*Source document*.

=======

The Life Cycle: Hatchery project enhances fish, saves water

By Christine Pratt
Wenatchee World

WENATCHEE — A pilot project under way at the Eastbank Fish Hatchery is conserving huge amounts of water and could one day revolutionize the way salmon are raised to offset the numbers of fish killed while navigating the Columbia River’s hydroelectric dams.

Joe Miller, hatchery program manager for the Chelan County PUD, says a “water reuse” system in place at Eastbank uses nearly 90 percent less water than the traditional, rectangular concrete raceways that have been the industry standard for decades.

That’s important, especially considering that not everyone who depends on that water has fins and a tail.

The PUD-owned hatchery, near Lincoln Rock State Park in Douglas County, draws from the Eastbank Aquifer, the same Columbia River-fed water source that supplies the greater Wenatchee area and surrounding communities — about 67,800 people, plus farms and industry.

The Eastbank Hatchery accounts for approximately 70 percent of the aquifer’s total draw.

Local and regional experts say that efforts to conserve at the hatchery will prolong the region’s right to draw from the aquifer and postpone the estimated $25 million investment to develop an alternative drinking-water source.

“The question is whether the aquifer can handle the draw for everyone,” said Greg Brizendine, manager of the East Wenatchee Water District. “We believe it does have the capacity… but how do we coordinate our needs for the community with what the PUD needs for the hatchery?”

The Chelan PUD, the city of Wenatchee and the East Wenatchee Water District jointly operate the metro area’s “Regional Water Supply,” fueled by the Eastbank Aquifer.

The most recent estimates show that the region’s water right to draw from the aquifer could be depleted by 2025, based on an estimated population growth of 1 percent per year.

That’s a big improvement over the gloomy outlook just three years ago.

Riding a crest of home construction, subdivision and 206er-fueled population growth, experts in 2007 predicted that the region’s water right could be exhausted as early as this year.

=======

*Aim 1*.
Arrange the rows below as a numbered list, dropping blank lines, from the line containing "How far is the girl" up to and including the last line of the rows.

*Recorded data*.
=======

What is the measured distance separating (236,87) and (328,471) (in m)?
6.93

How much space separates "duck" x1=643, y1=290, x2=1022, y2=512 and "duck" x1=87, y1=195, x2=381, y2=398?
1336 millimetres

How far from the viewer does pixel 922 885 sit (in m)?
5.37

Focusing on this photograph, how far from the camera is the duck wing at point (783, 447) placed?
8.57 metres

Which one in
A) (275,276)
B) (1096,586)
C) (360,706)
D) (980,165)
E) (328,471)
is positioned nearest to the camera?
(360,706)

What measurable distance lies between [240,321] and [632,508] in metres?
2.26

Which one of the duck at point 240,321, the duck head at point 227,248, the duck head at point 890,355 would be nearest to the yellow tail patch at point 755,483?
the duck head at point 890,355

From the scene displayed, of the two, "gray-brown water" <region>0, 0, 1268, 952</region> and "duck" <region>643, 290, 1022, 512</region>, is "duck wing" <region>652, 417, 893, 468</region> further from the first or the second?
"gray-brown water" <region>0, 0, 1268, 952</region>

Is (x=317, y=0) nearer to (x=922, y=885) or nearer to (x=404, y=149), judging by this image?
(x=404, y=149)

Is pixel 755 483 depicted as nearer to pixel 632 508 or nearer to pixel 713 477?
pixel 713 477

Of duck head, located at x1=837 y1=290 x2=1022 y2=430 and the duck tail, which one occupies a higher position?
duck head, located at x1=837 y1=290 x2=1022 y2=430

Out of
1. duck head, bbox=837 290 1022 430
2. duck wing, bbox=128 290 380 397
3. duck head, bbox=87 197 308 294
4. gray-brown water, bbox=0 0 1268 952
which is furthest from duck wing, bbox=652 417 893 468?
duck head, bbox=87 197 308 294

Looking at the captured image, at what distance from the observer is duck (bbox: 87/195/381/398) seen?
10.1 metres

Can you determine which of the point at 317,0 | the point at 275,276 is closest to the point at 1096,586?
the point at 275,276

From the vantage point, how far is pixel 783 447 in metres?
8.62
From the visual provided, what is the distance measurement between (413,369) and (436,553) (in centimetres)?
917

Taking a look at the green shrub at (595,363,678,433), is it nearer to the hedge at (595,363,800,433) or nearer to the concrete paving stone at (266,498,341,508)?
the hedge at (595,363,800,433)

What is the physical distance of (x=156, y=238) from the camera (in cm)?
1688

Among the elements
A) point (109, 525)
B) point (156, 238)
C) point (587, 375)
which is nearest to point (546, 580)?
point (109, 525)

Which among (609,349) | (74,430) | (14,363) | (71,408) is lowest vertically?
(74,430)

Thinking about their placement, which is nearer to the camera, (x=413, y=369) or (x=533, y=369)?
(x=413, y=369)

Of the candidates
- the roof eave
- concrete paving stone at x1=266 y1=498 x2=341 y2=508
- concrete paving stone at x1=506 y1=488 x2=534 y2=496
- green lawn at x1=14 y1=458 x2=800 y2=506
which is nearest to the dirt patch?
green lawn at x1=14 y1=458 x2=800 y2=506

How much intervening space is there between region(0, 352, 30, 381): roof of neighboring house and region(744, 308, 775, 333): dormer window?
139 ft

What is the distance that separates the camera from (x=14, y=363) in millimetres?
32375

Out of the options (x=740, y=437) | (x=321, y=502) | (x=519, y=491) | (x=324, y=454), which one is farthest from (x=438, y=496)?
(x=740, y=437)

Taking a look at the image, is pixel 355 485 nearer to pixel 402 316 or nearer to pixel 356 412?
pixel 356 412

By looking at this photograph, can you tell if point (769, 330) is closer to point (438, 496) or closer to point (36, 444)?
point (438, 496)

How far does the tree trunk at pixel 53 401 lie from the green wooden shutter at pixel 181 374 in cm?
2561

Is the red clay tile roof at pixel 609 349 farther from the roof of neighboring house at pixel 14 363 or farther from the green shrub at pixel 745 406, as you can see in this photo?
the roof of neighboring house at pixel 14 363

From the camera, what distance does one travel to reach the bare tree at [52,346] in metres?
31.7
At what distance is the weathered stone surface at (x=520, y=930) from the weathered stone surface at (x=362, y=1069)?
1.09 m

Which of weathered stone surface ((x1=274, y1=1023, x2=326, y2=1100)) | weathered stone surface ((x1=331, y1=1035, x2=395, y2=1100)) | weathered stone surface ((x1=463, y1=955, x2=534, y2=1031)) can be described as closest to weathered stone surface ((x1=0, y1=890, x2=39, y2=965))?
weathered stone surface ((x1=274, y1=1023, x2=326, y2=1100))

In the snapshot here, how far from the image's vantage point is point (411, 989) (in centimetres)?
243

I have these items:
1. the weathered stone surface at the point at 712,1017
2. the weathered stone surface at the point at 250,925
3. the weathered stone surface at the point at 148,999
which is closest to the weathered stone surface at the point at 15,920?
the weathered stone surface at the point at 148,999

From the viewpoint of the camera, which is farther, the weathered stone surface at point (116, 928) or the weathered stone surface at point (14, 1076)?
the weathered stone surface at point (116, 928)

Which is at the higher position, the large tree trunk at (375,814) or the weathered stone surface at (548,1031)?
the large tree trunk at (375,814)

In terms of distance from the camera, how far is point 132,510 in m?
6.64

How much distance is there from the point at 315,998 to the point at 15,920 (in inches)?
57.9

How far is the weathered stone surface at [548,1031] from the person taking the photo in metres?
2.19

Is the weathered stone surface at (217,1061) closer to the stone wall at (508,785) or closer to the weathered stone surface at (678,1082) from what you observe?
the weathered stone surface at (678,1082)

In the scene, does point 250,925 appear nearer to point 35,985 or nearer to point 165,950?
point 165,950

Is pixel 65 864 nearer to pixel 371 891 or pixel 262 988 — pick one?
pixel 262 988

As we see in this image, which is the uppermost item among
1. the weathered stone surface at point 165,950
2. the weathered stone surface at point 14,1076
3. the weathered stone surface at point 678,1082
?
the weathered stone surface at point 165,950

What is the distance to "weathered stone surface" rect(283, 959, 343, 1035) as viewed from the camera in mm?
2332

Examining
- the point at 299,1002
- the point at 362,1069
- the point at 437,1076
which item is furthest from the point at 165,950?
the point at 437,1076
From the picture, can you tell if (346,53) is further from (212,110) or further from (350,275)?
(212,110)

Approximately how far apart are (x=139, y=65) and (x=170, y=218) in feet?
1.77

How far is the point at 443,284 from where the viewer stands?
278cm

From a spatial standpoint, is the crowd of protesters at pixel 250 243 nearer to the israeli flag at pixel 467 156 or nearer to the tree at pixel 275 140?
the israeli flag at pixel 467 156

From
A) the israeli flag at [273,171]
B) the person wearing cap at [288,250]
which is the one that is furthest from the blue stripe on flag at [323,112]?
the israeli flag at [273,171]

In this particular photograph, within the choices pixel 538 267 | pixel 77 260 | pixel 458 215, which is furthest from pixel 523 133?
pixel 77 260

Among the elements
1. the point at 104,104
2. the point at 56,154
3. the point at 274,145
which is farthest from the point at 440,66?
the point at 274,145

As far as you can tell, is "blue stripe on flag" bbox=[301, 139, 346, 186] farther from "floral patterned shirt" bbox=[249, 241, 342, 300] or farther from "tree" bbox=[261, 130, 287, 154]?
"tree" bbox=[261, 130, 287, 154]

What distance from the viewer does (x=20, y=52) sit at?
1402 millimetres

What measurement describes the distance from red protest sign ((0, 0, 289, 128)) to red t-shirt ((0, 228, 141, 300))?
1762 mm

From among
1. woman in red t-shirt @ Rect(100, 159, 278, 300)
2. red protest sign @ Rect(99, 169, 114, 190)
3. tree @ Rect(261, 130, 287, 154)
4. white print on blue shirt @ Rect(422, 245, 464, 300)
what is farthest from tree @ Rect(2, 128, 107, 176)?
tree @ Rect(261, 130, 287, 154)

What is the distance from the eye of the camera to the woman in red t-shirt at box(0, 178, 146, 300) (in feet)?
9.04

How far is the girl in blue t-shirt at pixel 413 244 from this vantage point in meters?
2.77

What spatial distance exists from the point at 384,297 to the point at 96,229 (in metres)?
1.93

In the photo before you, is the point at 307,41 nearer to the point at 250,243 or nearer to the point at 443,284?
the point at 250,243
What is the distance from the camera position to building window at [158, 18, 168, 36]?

=======

*Aim 2*.
According to the hatchery article, which bodies jointly operate the metro area's "Regional Water Supply"?

*Worked solution 1*.
1. How far is the girl in blue t-shirt at pixel 413 244 from this vantage point in meters?
2. 2.77
3. What spatial distance exists from the point at 384,297 to the point at 96,229 (in metres)?
4. 1.93
5. In the photo before you, is the point at 307,41 nearer to the point at 250,243 or nearer to the point at 443,284?
6. the point at 250,243
7. What is the distance from the camera position to building window at [158, 18, 168, 36]?

*Worked solution 2*.
- The Chelan PUD
- The city of Wenatchee
- The East Wenatchee Water District